REQUEST: Reproduce each line, exactly, from the one containing "Of these objects" through the end of the material. Exclude pictures.

TASK INPUT:

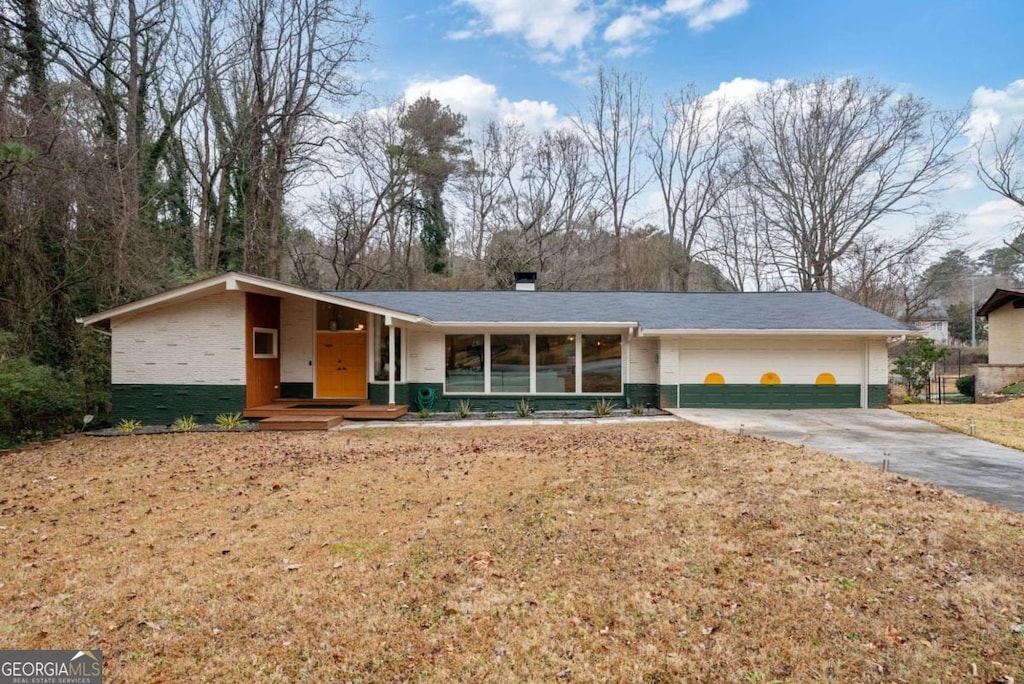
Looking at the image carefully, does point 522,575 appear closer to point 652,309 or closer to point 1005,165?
point 652,309

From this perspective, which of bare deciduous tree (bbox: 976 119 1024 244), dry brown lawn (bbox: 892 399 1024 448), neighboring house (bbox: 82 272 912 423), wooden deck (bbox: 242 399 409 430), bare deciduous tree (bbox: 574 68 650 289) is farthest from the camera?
bare deciduous tree (bbox: 574 68 650 289)

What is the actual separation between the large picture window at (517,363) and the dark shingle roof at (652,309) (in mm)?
602

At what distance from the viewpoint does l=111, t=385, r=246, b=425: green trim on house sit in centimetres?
1064

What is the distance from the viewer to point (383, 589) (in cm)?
333

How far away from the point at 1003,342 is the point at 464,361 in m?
21.8

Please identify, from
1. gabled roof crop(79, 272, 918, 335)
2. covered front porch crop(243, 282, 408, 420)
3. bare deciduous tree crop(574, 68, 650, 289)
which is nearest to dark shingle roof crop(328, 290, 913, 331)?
gabled roof crop(79, 272, 918, 335)

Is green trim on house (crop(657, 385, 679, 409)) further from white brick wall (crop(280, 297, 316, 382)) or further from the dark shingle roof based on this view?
white brick wall (crop(280, 297, 316, 382))

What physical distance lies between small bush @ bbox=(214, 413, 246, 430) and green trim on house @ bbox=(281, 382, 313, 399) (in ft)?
5.22

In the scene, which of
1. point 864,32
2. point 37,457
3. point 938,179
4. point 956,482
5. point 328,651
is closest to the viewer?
point 328,651

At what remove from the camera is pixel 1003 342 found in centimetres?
1922

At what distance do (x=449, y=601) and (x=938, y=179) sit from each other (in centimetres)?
2587

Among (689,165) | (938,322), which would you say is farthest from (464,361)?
(938,322)

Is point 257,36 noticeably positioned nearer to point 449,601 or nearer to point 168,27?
point 168,27

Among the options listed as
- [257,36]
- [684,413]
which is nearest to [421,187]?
[257,36]
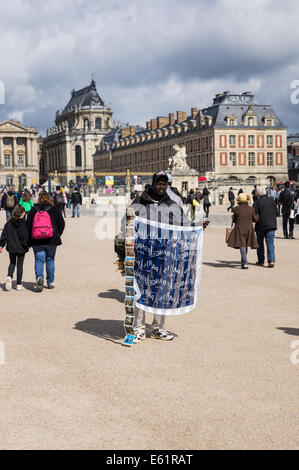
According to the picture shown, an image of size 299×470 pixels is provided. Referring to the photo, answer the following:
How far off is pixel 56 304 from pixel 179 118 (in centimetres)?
7462

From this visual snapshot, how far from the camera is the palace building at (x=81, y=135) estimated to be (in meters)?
128

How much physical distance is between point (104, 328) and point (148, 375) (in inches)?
72.3

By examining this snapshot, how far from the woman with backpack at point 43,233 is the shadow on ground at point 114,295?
0.93 m

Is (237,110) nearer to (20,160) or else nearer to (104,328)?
(20,160)

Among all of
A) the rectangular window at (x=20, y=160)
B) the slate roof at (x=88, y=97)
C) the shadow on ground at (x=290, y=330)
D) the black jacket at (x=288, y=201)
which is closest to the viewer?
the shadow on ground at (x=290, y=330)

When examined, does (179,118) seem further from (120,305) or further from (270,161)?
(120,305)

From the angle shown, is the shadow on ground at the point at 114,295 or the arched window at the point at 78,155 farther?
the arched window at the point at 78,155

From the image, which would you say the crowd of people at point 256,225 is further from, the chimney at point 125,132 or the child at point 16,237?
the chimney at point 125,132

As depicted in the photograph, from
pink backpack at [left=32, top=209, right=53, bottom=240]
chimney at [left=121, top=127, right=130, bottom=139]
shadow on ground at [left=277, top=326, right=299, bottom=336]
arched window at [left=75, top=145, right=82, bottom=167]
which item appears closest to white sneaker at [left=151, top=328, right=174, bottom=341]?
shadow on ground at [left=277, top=326, right=299, bottom=336]

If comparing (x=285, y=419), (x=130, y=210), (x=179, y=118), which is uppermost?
(x=179, y=118)

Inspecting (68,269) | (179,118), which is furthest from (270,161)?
(68,269)

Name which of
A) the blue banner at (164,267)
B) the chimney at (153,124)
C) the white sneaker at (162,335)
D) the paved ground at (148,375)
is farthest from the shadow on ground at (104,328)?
the chimney at (153,124)

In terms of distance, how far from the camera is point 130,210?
6.16m

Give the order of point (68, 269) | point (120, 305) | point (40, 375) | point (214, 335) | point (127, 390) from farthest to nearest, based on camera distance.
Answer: point (68, 269) → point (120, 305) → point (214, 335) → point (40, 375) → point (127, 390)
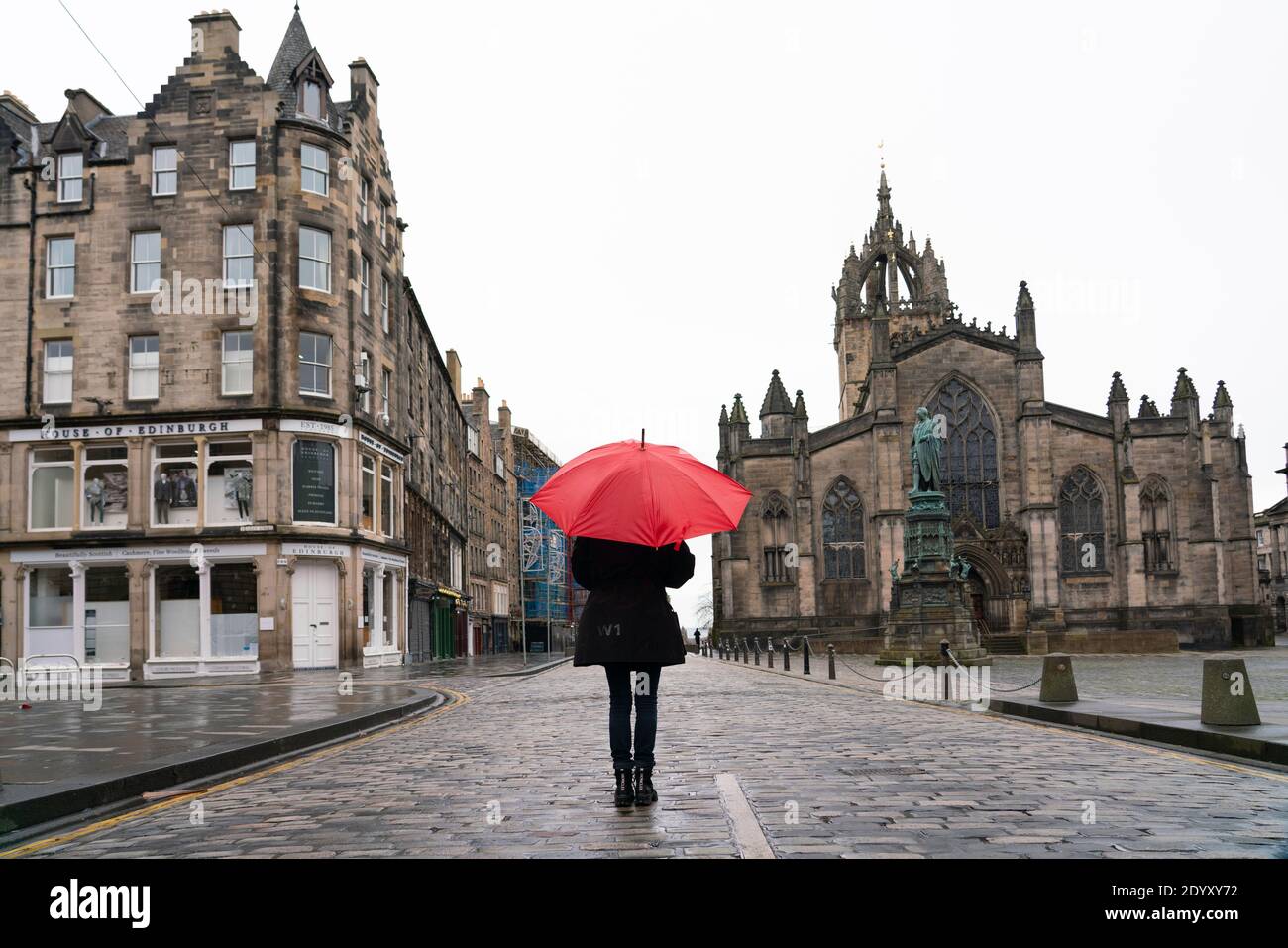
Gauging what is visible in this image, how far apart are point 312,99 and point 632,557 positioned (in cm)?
3047

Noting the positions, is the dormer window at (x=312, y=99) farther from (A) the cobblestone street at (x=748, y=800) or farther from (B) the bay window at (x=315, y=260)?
(A) the cobblestone street at (x=748, y=800)

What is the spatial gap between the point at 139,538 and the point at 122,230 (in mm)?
8741

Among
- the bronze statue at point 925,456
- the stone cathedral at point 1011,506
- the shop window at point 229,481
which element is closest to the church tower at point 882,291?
the stone cathedral at point 1011,506

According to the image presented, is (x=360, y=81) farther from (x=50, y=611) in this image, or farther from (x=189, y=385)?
(x=50, y=611)

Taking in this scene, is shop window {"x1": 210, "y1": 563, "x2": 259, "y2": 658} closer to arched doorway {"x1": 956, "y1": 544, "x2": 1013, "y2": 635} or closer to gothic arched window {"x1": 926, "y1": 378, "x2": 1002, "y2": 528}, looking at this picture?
arched doorway {"x1": 956, "y1": 544, "x2": 1013, "y2": 635}

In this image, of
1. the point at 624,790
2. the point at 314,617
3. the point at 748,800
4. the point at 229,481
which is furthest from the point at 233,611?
the point at 748,800

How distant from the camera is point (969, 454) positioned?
2281 inches

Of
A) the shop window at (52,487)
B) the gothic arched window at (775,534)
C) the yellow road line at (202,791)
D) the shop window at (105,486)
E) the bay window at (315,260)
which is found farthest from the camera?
the gothic arched window at (775,534)

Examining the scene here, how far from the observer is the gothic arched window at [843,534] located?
57938mm

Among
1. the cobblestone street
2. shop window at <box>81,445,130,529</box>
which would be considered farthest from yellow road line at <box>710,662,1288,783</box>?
shop window at <box>81,445,130,529</box>

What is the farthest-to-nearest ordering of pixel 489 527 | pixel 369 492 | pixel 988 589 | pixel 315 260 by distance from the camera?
pixel 489 527 → pixel 988 589 → pixel 369 492 → pixel 315 260

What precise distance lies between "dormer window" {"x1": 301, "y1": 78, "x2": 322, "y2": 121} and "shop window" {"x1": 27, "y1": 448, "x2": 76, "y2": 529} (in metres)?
11.7

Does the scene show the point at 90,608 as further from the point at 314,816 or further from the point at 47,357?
the point at 314,816

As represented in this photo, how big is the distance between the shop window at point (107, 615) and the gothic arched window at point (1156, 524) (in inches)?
1764
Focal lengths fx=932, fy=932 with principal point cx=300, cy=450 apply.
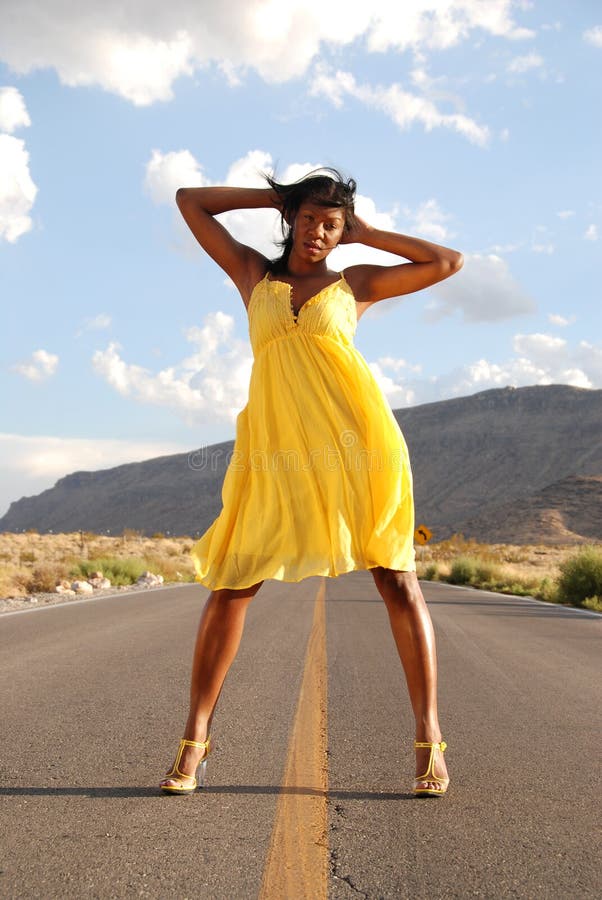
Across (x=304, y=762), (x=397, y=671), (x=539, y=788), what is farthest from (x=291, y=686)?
(x=539, y=788)

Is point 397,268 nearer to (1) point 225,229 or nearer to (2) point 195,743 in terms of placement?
(1) point 225,229

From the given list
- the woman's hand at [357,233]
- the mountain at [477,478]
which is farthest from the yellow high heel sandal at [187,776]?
the mountain at [477,478]

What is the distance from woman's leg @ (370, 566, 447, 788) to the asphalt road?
27cm

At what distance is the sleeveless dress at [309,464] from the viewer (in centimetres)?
359

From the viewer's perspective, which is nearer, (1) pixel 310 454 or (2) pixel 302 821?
(2) pixel 302 821

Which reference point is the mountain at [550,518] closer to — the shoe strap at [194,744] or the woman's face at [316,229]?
the woman's face at [316,229]

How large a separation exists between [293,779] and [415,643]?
711 millimetres

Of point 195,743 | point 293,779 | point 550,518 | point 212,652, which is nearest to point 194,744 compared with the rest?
point 195,743

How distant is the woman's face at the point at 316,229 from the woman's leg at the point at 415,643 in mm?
1376

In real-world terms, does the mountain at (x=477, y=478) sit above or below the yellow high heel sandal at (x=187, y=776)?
above

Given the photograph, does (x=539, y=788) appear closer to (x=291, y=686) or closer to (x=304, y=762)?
(x=304, y=762)

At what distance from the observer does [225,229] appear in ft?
13.8

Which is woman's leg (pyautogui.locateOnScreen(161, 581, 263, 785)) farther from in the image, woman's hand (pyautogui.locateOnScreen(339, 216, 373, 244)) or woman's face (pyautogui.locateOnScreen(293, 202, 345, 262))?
woman's hand (pyautogui.locateOnScreen(339, 216, 373, 244))

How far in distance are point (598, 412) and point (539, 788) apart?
107080mm
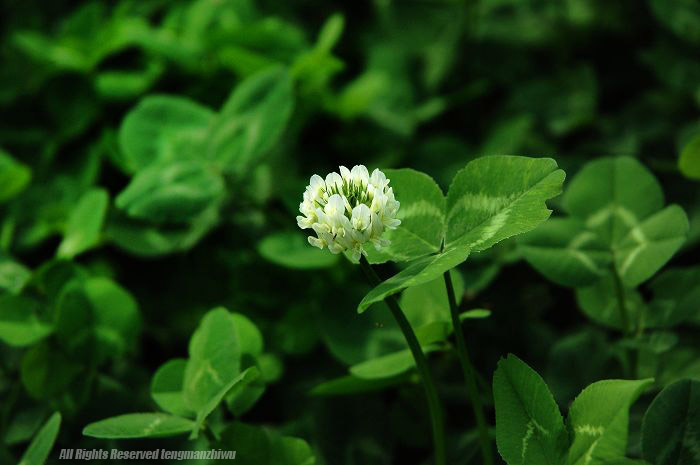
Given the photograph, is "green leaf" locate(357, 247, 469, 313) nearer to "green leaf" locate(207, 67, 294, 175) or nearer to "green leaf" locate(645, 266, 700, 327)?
"green leaf" locate(645, 266, 700, 327)

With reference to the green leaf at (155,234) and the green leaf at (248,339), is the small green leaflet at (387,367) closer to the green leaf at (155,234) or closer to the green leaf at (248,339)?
the green leaf at (248,339)

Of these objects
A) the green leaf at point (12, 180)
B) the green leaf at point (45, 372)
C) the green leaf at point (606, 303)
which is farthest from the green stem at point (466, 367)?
the green leaf at point (12, 180)

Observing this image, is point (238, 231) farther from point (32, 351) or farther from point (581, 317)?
point (581, 317)

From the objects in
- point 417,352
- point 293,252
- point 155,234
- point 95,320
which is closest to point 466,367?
point 417,352

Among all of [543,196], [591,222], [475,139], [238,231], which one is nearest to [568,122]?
[475,139]

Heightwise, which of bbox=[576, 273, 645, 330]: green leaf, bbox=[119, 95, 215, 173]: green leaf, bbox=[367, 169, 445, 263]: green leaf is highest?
bbox=[367, 169, 445, 263]: green leaf

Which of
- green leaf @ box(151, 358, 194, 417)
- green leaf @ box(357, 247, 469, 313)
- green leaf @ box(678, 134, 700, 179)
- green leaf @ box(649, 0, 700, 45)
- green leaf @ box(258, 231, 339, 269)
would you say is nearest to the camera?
green leaf @ box(357, 247, 469, 313)

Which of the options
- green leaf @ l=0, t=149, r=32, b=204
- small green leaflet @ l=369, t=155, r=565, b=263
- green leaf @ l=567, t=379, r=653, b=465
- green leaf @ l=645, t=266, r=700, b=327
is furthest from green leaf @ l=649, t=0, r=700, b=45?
green leaf @ l=0, t=149, r=32, b=204

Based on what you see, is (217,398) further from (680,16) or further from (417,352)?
(680,16)
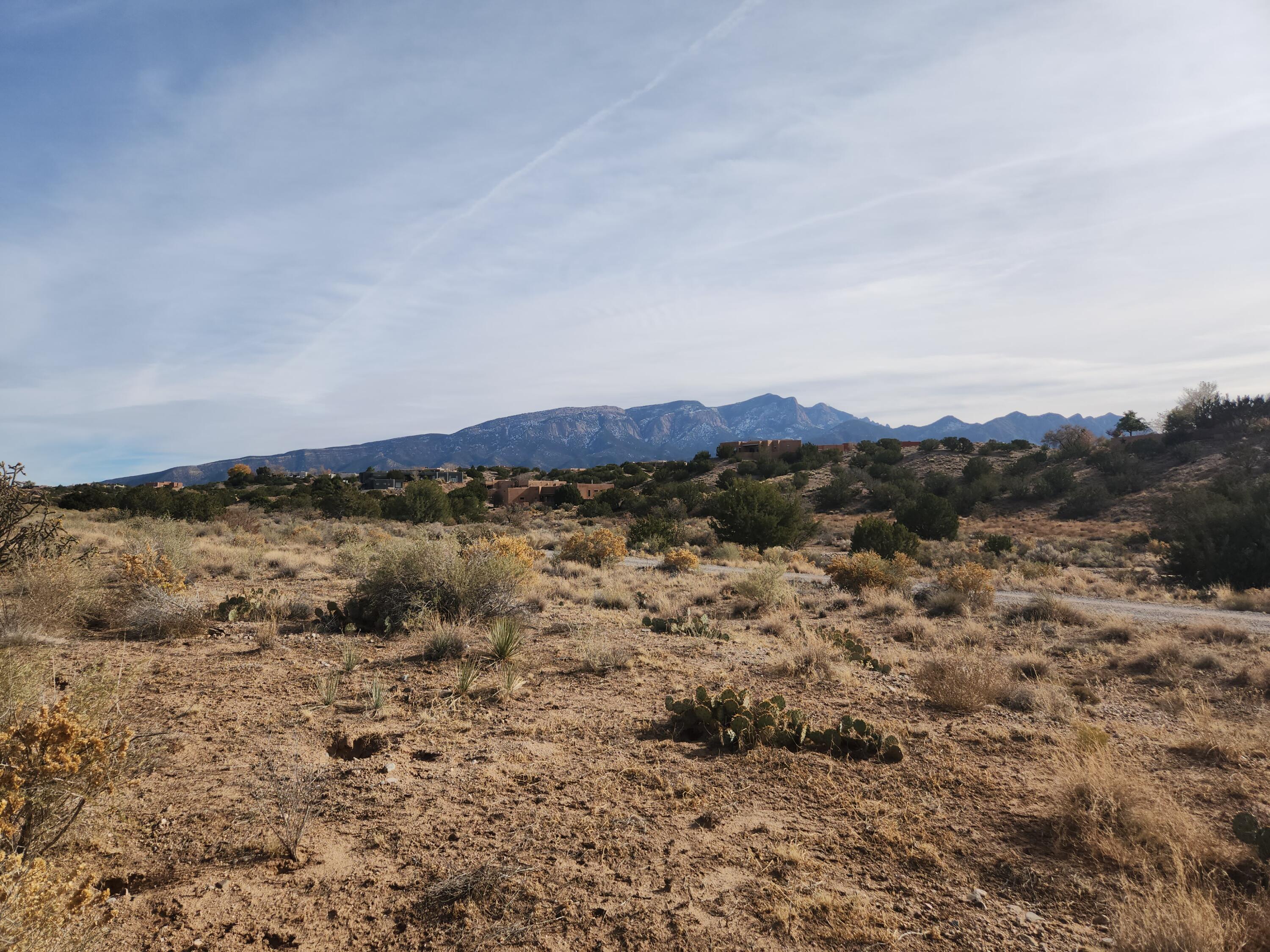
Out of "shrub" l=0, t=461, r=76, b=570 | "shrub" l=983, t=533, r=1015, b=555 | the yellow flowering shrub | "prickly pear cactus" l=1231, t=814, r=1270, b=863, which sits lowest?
"shrub" l=983, t=533, r=1015, b=555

EXPECTED ANSWER:
Of these objects
A) the green leaf at point (12, 180)
B) the green leaf at point (45, 372)
C) the green leaf at point (606, 303)
which is farthest from the green stem at point (466, 367)?
the green leaf at point (12, 180)

Observing this image, is point (238, 231) farther from point (32, 351) or farther from point (581, 317)?
point (581, 317)

From the objects in
- point 417,352
- point 293,252
- point 155,234
- point 95,320
which is closest to point 466,367?
point 417,352

Among all of [543,196], [591,222], [475,139], [238,231], which one is nearest to [568,122]?
[475,139]

Heightwise, which of bbox=[576, 273, 645, 330]: green leaf, bbox=[119, 95, 215, 173]: green leaf, bbox=[367, 169, 445, 263]: green leaf is highest?
bbox=[367, 169, 445, 263]: green leaf

Which of
- green leaf @ box(151, 358, 194, 417)
- green leaf @ box(357, 247, 469, 313)
- green leaf @ box(678, 134, 700, 179)
- green leaf @ box(649, 0, 700, 45)
- green leaf @ box(258, 231, 339, 269)
would you say is nearest to the camera?
green leaf @ box(357, 247, 469, 313)

Which of the options
- green leaf @ l=0, t=149, r=32, b=204
- small green leaflet @ l=369, t=155, r=565, b=263
- green leaf @ l=567, t=379, r=653, b=465
- green leaf @ l=645, t=266, r=700, b=327
is furthest from green leaf @ l=649, t=0, r=700, b=45?
green leaf @ l=0, t=149, r=32, b=204

Based on what you see, is (217,398) further from (680,16) or further from (417,352)?
(680,16)
Out of "shrub" l=0, t=461, r=76, b=570 | "shrub" l=983, t=533, r=1015, b=555 | the yellow flowering shrub | "prickly pear cactus" l=1231, t=814, r=1270, b=863, which sits lowest?
"shrub" l=983, t=533, r=1015, b=555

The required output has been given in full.